● **PROVIDED PASSAGE**:
The growth and increasing sophistication of the digital marketplace has enhanced the capacities of political campaigns to identify, reach, and interact with individual voters. Below we identify seven key techniques that are emblematic of this new digital political marketing system, providing brief illustrations of how they were employed during the 2016 election.
Getting a complete picture of a person’s persistent “identity” through an “identity-graph” has become a key strategy for successfully reaching consumers across their “omnichannel” experience (use of mobile, TV, streaming devices, etc.) (Winterberry Group, 2016). “Cross-device recognition” allows marketers to determine if the same person who is on a social network is also using a personal computer and later watching video on a mobile phone. Through data “onboarding,” a customer record that may contain a physical and email address is linked through various matching processes, associating it with what is believed to be that individual’s online identification—cookies, IP addresses, and other persistent identifiers (Levine, 2016). Cross-device targeting is now a standard procedure for political initiatives and other campaigns. Voter files are uploaded into the onboarding process, enabling the campaigns to find their targets on mobile devices and at specific times when they may be more receptive to a message (Kaye, 2016, April; L2, n.d.-b). Such granularity of information also enables a more tailored advertisement—so-called “dynamic creative”—which can be changed over time to “deliver very specific messaging” to individuals (Schuster, 2015). Leading cross-device marketing company Drawbridge offered a suite of election services in 2016 that provided campaigns a number of ways to impact voters, including through “Voter-Centric Cross Device Storytelling”, “Political Influencer Identification”, and via “Real-Time Voter Attribution Measurement” (Drawbridge, n.d.).

(Collected data)
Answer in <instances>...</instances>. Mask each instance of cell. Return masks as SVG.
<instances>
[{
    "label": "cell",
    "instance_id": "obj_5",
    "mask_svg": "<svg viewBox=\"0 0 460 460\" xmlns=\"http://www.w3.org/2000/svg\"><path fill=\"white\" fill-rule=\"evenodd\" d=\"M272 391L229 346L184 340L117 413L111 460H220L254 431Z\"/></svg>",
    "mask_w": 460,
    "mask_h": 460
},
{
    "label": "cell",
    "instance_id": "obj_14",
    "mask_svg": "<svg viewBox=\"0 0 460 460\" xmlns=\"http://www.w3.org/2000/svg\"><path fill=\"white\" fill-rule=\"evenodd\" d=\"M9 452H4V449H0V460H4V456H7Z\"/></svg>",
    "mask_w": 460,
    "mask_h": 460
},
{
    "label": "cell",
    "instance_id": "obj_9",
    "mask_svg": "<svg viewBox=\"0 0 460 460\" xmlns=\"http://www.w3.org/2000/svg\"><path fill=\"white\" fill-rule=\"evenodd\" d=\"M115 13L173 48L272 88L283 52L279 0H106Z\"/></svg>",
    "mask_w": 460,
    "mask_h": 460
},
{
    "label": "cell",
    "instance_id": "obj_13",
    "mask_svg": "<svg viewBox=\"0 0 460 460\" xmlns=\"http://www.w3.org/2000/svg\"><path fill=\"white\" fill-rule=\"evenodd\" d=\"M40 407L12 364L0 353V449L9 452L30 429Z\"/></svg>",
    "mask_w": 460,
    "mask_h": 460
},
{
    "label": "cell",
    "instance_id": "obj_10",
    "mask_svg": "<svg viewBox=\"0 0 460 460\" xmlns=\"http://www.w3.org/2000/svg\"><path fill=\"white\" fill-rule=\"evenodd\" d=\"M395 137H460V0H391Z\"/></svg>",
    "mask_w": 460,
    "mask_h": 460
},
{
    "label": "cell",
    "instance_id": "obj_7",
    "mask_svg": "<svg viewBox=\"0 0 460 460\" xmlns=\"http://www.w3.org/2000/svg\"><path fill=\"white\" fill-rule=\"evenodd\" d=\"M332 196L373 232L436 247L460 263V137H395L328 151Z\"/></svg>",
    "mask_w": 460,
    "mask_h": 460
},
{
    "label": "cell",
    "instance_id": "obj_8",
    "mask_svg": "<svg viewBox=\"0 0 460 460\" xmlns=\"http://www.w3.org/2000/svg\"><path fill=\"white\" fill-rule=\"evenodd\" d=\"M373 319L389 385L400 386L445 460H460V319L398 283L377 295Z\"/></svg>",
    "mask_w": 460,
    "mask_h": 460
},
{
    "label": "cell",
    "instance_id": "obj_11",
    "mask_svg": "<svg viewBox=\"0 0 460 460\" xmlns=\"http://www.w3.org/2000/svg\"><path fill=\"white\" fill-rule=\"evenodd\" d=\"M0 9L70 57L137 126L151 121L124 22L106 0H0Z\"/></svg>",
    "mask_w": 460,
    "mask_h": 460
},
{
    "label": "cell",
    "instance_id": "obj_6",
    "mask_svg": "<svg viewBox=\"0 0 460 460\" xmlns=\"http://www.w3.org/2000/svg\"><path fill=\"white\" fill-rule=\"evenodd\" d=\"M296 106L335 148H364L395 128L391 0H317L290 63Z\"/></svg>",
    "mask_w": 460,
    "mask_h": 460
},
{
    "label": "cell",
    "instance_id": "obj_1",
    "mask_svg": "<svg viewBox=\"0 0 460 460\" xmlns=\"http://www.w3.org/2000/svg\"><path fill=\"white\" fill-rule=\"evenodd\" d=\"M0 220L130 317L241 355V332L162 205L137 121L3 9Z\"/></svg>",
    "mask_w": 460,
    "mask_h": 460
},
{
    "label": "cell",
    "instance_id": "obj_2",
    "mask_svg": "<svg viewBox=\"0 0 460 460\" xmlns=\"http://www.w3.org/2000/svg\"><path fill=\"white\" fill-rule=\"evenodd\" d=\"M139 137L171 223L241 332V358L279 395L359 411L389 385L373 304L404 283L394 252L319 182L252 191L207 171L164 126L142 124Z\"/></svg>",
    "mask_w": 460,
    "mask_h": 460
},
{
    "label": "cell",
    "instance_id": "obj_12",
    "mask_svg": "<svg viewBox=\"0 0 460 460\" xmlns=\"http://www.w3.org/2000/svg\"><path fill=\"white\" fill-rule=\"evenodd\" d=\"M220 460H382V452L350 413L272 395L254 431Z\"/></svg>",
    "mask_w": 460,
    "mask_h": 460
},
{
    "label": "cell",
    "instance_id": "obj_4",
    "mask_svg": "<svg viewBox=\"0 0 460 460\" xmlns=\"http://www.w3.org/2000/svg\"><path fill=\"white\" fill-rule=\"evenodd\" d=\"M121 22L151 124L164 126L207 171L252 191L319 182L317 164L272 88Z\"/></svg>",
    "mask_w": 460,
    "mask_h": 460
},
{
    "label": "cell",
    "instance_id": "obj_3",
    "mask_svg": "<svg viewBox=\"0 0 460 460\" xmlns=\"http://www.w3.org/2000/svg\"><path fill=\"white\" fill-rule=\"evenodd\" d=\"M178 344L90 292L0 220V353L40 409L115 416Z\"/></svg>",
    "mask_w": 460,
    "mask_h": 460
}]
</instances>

● **WHAT IS EXPECTED**:
Resume the passage on digital political marketing techniques, carrying on from its last sentence. The entries have nothing to do with this.

● **WRITTEN REPLY**:
Programmatic advertising refers to new automated forms of ad buying and placement on digital media using computer programmes and algorithmic processes to find and target a customer wherever she goes. The process can also involve real-time “auctions” that occur in milliseconds in order to “show an ad to a specific customer, in a specific context” (Allen, 2016). The use of programmatic advertising was one of the major changes in political campaign digital operations between 2012 and 2016—“the first time in American History”, according to one ad company, “that such precise targeting has ever been made available at such great scale” (Briscoe, 2017; Kaye, 2015). Programmatic advertising has itself grown in its capabilities to reach individuals, taking advantage of new sources of data to reach them on all of their devices (Regan, T., 2016). In 2016, for example, global ad giant WPP’s Xaxis system—“the world’s largest programmatic and technology platform”—launched “Xaxis Politics”. Capable of “reaching US voters across all digital channels”. the system is said to “segment audiences by hundreds of hot button issues as well as by party affiliation”, including via “real-time campaigns tied to specific real-world events” (Xaxis, 2015). Candidates were able to use the services of a growing list of companies, including Google, Rubicon, AOL, PubMatic, Appnexus and Criteo, that offered programmatic advertising platforms (“Political Campaigns”, 2016; Yatrakis, 2016).
The use of big data analytics enables marketers to acquire information about an individual without directly observing behaviour or obtaining consent. They do this by “cloning” their “most valuable customers”in order to identify and target other prospective individuals for marketing purposes (LiveRamp, 2015). For example, Stirista (n.d.), a digital marketing firm that also serves the political world, offers lookalike modelling to identify people who are potential supporters and voters. The company claims it has matched 155 million voters to their “email addresses, online cookies, and social handles”, as well as “culture, religion, interests, political positions and hundreds of other data points to create rich, detailed voter profiles”. Facebook offers a range of lookalike modelling tools through its “Lookalike Audiences” ad platform. For example, Brad Parscale, the Trump campaign’s digital director, used the Lookalike Audiences ad tool to “expand” the number of people the campaign could target (Green & Issenberg, 2016). Facebook’s “Custom Audiences” product, similarly, enables marketers to upload their own data files so they can be matched and then targeted to Facebook users (Facebook, n.d.-e).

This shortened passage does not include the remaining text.